La fisioterapia puede resultar muy útil para aliviar el dolor de cabeza, especialmente cuando se trate de la cefalea tensional, puesto que este tipo de dolor es causado principalmente por una tensión muscular y la fisioterapia puede intervenir mediante varias técnicas:

  1. Terapia manual o masaje: ayuda a trabajar los nervios pinzados, a destensar la musculatura y liberar toda clase de bloqueo y tensión que pueda originar el dolor de cabeza. Existen técnicas craneales y actuaciones sobre de la mandíbula que pueden aliviar el dolor de cabeza. Para más información, podéis contactar con nosotros haciendo clic aquí.
  2. Punción seca: es una técnica invasiva que elimina puntos dolorosos musculares, los llamados “puntos gatillo”. Un “punto gatillo” es una zona de contractura situada dentro de una banda tensa muscular. El tratamiento se lleva a cabo introduciendo una aguja de acupuntura en el punto gatillo miofascial. La mayoría de veces se aplican varias punzadas sin sacar la aguja. Más información sobre esta técnica aquí.
  3. Estiramientos: por medio de movimientos y estiramientos podemos resolver la tensión muscular acumulada y reducir el dolor.

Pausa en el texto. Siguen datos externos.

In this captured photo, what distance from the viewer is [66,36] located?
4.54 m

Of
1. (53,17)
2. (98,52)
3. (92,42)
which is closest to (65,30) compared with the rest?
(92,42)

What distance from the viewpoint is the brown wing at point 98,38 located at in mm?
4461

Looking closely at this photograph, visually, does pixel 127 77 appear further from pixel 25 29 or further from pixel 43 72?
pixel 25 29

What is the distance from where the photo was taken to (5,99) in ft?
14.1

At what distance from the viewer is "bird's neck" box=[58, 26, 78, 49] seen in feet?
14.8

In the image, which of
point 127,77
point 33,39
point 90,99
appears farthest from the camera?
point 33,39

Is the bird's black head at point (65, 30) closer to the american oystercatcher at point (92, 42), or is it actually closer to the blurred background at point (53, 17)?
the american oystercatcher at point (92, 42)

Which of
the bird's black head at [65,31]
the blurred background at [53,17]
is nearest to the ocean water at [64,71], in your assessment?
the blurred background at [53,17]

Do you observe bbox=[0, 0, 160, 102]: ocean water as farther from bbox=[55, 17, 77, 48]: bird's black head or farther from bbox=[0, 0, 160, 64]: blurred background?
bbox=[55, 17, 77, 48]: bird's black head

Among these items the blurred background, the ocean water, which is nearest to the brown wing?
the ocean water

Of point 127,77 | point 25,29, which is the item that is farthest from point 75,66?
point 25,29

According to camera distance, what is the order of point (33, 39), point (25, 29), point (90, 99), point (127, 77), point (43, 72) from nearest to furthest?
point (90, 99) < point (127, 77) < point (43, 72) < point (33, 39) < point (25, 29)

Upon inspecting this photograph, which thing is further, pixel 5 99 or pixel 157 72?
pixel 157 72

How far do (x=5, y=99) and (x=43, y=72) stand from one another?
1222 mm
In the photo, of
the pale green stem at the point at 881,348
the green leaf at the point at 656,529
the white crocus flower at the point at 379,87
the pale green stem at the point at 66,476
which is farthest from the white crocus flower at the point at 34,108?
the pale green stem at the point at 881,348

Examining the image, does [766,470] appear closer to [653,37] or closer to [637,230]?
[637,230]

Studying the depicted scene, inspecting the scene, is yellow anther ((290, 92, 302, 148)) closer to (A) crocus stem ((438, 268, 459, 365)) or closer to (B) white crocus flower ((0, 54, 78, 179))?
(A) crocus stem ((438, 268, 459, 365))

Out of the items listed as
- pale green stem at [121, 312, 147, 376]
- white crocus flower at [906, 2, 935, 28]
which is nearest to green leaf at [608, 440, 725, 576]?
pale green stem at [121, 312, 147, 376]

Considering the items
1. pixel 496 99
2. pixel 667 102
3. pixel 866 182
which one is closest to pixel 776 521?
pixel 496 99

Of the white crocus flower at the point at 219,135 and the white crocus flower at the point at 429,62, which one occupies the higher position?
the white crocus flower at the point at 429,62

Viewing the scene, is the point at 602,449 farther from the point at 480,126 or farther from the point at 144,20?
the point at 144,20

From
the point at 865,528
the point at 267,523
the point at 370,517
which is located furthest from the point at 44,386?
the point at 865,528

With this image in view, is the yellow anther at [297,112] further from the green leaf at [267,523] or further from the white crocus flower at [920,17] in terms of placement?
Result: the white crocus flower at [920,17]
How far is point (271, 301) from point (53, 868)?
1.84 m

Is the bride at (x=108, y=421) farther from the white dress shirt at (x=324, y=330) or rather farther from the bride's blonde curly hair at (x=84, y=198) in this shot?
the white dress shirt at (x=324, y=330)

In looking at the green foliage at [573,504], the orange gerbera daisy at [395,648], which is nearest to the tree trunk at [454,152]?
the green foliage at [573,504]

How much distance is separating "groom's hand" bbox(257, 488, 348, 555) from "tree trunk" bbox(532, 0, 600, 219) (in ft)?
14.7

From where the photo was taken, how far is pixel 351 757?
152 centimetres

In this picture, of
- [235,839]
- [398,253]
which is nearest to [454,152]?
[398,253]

Algunos consejos para prevenir el dolor de cabeza

  • Descansar y dormir las horas suficientes: Tanto un déficit como un exceso de sueño puede producir dolor de cabeza. Es por eso que se aconseja dormir entre 7 y 9 horas al día (en el caso de los adultos) y procurar ir a dormir y levantarnos siempre a la misma hora, incluso los fines de semana; de este modo marcamos siempre una rutina de descanso.
  • Comer suficiente: No debemos suprimir las comidas diarias, especialmente el almuerzo. Es importante poder administrar a nuestro cerebro todos los nutrientes que le sean necesarios para afrontar el día. Una bajada de azúcar en sangre puede provocar dolor de cabeza.